By Craig Day, The News On 6
UNDATED -- While Green Country needs the rain, the timing of the stormy weather isn't ideal for the first night of high school football.
There are several Thursday night games and schools are watching the weather closely.
In Oologah, they're getting ready for the start of high school football.
Construction crews are wrapping up a million dollars worth of stadium renovations, and crews are testing a new sound system just hours before the season opener. But, there's the possibility the rumble of thunder will be heard as players get ready to rumble.
"We've had times when we've had to clear the stadium and move people inside," said Rick Thomas, Oologah Superintendent.
Thomas is watching the weather forecast closely.
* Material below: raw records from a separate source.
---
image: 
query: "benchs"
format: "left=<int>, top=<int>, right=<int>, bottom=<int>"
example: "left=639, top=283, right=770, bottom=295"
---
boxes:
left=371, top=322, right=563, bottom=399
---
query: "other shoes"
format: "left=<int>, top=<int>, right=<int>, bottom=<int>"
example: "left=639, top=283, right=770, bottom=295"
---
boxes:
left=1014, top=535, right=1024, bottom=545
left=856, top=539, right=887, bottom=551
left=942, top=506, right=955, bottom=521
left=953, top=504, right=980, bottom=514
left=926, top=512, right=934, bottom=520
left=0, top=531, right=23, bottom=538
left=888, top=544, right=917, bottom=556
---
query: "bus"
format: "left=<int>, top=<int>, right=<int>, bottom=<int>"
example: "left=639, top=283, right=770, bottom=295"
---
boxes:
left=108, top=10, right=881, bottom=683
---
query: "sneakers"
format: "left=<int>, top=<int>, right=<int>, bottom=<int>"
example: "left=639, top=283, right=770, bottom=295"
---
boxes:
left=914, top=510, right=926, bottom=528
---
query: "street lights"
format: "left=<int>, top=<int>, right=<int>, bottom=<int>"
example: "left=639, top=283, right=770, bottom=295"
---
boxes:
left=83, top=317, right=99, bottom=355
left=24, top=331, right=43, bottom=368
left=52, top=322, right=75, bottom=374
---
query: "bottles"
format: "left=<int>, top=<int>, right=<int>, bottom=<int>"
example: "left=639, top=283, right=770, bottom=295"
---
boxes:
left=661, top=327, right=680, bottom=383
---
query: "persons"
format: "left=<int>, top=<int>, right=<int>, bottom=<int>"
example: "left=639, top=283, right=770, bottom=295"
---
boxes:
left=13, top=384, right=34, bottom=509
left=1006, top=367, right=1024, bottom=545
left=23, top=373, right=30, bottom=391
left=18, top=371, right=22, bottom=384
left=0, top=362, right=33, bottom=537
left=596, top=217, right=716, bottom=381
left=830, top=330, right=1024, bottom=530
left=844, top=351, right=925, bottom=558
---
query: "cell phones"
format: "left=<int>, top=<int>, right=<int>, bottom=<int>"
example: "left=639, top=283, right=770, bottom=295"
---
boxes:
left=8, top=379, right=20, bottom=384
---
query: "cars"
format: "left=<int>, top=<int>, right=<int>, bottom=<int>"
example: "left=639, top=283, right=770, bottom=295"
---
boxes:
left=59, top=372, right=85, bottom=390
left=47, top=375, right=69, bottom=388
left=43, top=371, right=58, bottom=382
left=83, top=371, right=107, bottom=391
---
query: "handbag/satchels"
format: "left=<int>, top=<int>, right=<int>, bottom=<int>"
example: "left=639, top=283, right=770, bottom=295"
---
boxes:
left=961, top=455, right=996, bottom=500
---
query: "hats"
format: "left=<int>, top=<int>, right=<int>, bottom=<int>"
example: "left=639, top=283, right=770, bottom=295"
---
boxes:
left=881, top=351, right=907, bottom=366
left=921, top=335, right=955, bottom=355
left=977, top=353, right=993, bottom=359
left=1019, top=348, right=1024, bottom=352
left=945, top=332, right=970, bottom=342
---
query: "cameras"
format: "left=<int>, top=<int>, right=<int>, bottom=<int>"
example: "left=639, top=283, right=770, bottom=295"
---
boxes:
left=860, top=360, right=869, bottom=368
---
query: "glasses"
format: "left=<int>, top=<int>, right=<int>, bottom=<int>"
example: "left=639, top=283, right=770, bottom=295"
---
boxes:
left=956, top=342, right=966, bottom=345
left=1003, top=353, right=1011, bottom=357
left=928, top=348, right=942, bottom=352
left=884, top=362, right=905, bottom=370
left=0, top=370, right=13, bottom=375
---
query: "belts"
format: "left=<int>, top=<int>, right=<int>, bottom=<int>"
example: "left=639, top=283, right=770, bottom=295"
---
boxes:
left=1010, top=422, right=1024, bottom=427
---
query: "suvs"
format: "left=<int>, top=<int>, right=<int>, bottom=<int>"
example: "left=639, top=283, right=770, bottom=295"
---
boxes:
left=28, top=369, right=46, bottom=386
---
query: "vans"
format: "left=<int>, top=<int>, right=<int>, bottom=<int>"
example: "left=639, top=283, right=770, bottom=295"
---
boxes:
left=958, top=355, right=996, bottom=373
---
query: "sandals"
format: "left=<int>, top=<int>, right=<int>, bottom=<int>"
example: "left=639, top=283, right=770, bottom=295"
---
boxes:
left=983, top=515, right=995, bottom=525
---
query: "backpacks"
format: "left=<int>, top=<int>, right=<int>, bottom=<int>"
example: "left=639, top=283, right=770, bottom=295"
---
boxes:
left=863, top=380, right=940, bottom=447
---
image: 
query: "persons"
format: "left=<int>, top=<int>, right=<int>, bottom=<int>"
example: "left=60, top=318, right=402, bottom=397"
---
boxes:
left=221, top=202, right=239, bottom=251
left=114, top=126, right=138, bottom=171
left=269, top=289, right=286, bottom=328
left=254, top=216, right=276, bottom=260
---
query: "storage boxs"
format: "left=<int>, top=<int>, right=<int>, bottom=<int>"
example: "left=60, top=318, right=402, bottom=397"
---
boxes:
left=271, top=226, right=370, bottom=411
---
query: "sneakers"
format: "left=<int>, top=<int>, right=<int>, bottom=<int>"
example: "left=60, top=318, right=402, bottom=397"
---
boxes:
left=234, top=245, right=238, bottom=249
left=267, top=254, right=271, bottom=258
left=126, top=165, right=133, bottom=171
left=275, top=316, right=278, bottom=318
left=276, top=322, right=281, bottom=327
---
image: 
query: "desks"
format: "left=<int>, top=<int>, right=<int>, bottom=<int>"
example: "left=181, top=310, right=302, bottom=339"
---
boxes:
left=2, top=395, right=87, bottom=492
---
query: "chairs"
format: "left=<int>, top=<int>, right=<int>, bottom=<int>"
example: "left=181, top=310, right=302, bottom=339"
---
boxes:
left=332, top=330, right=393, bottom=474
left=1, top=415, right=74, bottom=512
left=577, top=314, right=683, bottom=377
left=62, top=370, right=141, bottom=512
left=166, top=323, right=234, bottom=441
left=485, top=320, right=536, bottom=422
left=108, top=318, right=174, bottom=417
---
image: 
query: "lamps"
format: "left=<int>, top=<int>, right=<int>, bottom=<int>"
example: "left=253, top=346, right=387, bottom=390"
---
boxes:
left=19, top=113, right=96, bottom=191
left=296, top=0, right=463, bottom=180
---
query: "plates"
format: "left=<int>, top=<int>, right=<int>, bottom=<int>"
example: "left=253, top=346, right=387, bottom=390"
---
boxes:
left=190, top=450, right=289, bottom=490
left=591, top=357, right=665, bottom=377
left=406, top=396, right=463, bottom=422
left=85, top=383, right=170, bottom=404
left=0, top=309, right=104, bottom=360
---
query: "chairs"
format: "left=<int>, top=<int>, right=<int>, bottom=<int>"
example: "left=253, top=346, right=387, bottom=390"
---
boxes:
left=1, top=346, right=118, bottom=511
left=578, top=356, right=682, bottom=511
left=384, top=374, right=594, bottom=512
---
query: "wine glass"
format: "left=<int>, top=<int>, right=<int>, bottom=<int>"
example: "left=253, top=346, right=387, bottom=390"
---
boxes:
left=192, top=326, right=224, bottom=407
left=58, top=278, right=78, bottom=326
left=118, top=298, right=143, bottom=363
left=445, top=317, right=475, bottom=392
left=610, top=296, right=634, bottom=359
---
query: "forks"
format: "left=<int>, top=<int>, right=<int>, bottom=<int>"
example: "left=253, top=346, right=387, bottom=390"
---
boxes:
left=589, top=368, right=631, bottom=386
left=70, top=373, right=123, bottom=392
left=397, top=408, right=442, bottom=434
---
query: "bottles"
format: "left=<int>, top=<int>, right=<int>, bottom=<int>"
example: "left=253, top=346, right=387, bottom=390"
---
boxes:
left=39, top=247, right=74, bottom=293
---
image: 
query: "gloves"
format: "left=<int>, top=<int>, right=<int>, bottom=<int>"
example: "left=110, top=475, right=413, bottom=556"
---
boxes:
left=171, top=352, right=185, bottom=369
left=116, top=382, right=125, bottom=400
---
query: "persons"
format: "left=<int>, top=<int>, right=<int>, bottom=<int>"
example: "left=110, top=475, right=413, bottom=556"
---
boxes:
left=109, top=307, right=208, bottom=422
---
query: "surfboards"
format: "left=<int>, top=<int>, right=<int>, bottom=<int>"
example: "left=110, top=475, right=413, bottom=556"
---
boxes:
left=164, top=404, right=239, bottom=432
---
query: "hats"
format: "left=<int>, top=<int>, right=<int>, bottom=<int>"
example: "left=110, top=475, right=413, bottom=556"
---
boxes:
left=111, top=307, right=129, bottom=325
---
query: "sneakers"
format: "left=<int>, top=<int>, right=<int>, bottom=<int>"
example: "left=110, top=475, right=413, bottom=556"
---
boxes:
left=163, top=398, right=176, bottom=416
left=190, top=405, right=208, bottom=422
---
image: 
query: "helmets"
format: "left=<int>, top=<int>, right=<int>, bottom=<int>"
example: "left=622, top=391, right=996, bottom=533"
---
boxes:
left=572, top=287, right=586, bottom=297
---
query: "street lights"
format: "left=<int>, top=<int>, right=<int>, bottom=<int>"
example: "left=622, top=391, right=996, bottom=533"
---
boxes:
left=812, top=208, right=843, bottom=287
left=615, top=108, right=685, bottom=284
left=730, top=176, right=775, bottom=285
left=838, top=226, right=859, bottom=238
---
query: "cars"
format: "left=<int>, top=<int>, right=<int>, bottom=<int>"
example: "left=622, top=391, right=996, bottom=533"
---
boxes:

"You know you're going to have a lot of people here and the last thing you want is people sitting up in the bleachers if there is lightning and that type of thing," he said.
School leaders have a plan to move fans to nearby school buildings if necessary.
"They'll have the option obviously to go to their cars if they choose too, but we'll have those places available for them," he said.
Severe storms aren't just a spring thing. The secondary storm season overlaps with much of football season. Keeping fans and players safe is a top priority.
Another big opening night game is Tulsa Central at Memorial, so Stephanie Spring, Tulsa Public Schools Athletic Director, is also watching the weather.
"You always want to err on the safety side of things so even if you postpone it for a while and resume it, you'd rather do that than take any chances," she said.
TPS uses hand-held lightning detectors. The district is also getting lightning detection systems to install at stadiums. TPS already has one, and will add ten more, but that won't happen until the tail end of the football season.
Until then, school leaders in Tulsa, Oologah and other districts will keep a close eye on radar and the sky.
"We're just kind of on pins and needles waiting to kickoff hoping everything goes good," Thomas said.